Banjir dan Kisah Pertemuanku dengan Syana

Contoh cerpen tema bencana banjir tentang cinta. Air menggenang setinggi lutut, menyusup ke celah rumah. Bangunan dua lantai ini seluruh dasarnya tergenang. Aku berdiri di lautan, air coklat, di rumahku sendiri. “Semoga cepat surut”, ucap batinku sembari terus sibuk menyingkirkan kotoran yang terbawa air.


Sudah dua hari, lebih satu jam. Banjir ini belum surut habis. Awalnya hampir satu meter, tingginya. Di hari kedua ini sudah jauh berkurang. Menggunakan celana pendek, kaos singlet, aku menuju keluar rumah dair pintu yang tak tertutup.

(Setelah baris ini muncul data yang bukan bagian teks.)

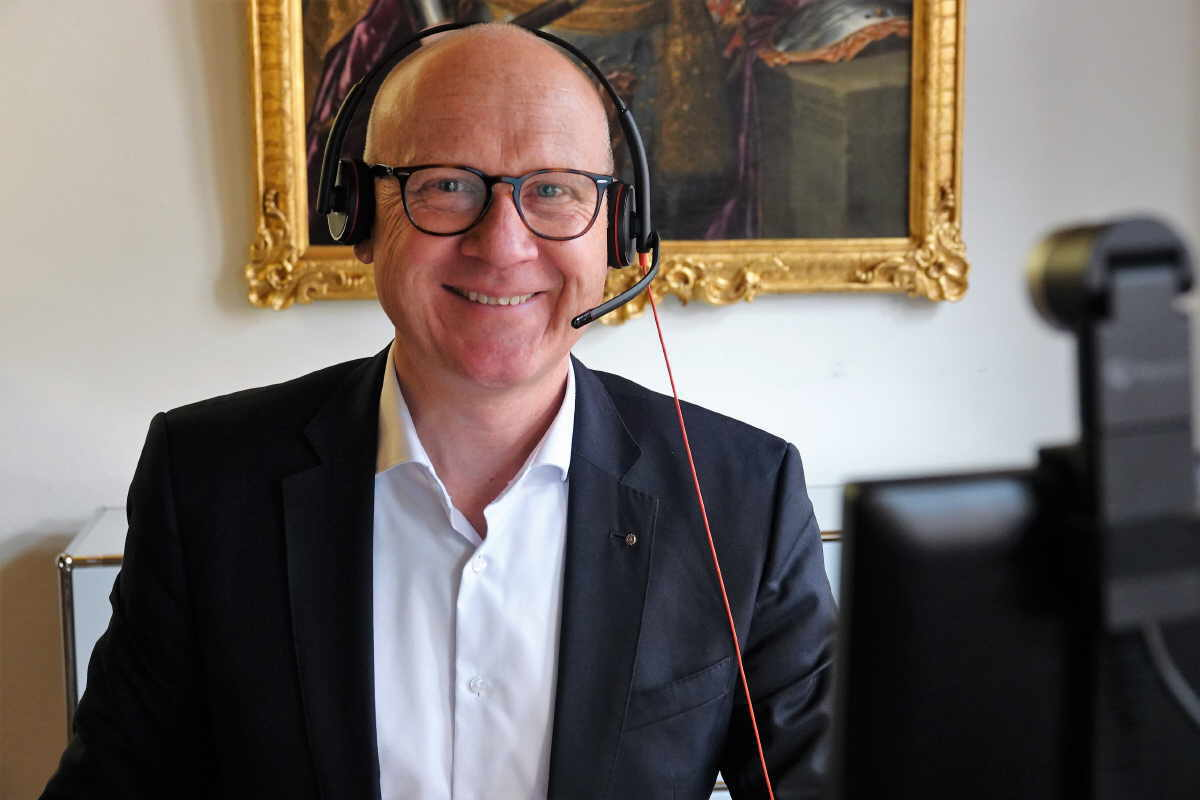 OB Ralf Broß freut sich auf die erste Video-Sprechstunde und interessante Gespräche mit den Bürgerinnen und Bürgern. Foto: Stadt Rottweil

Di luar, sebagian besar warga melakukan bersih-bersih. Atau melakukan aktivitas lain yang bisa mengurangi kerjaan setelah banjir surut. Di tengah air coklat, terlihat banyak anak kecil bermain-main. Saling lempar, saling ciprat.

Di wajahnya tak terlihat duka atau derita. Mereka tampak gembira, berbeda sekali dengan raut muka ibu-ibu dan orang dewasa lainnya.

Di kejauhan aku melihat ada seorang wartawan televisi yang sedang berbincang dengan warga, lengkap ditemani juru foto. “Untuk apa menguak penderitaan kami untuk dunia luar. Kami sudah menderita. Jangan dibuat malu dengan pemberitaan yang lebai, seolah kami yang salah”.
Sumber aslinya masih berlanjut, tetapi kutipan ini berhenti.